• **Exercise description**: Print every line of the entries below without any change, leaving out the pictures.

Start

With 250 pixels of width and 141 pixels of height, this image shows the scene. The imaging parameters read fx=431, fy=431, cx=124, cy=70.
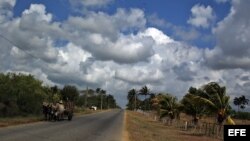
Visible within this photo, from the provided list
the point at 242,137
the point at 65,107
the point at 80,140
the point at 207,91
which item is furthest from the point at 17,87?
the point at 242,137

End

• **Response to the task**:
With 250 pixels of width and 141 pixels of height, this image shows the scene. The imaging parameters read fx=431, fy=431, cx=124, cy=70.
Visible within this photo, from the provided list
the point at 242,137
the point at 65,107
the point at 80,140
the point at 207,91
which item is furthest from the point at 17,87?
the point at 242,137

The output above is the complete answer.